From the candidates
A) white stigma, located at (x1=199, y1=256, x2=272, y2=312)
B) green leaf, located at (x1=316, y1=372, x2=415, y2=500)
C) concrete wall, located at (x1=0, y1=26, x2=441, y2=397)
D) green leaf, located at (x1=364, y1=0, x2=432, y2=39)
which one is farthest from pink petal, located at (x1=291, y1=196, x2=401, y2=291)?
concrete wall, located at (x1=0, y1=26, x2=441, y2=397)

──────

**SET PROBLEM**
Reproduce the listing above line for line, keeping every word, coordinate, and punctuation mark unchanged.

**RESPONSE**
From the candidates
A) white stigma, located at (x1=199, y1=256, x2=272, y2=312)
B) green leaf, located at (x1=316, y1=372, x2=415, y2=500)
C) concrete wall, located at (x1=0, y1=26, x2=441, y2=397)
D) green leaf, located at (x1=364, y1=0, x2=432, y2=39)
which one is farthest from pink petal, located at (x1=291, y1=196, x2=401, y2=291)?
concrete wall, located at (x1=0, y1=26, x2=441, y2=397)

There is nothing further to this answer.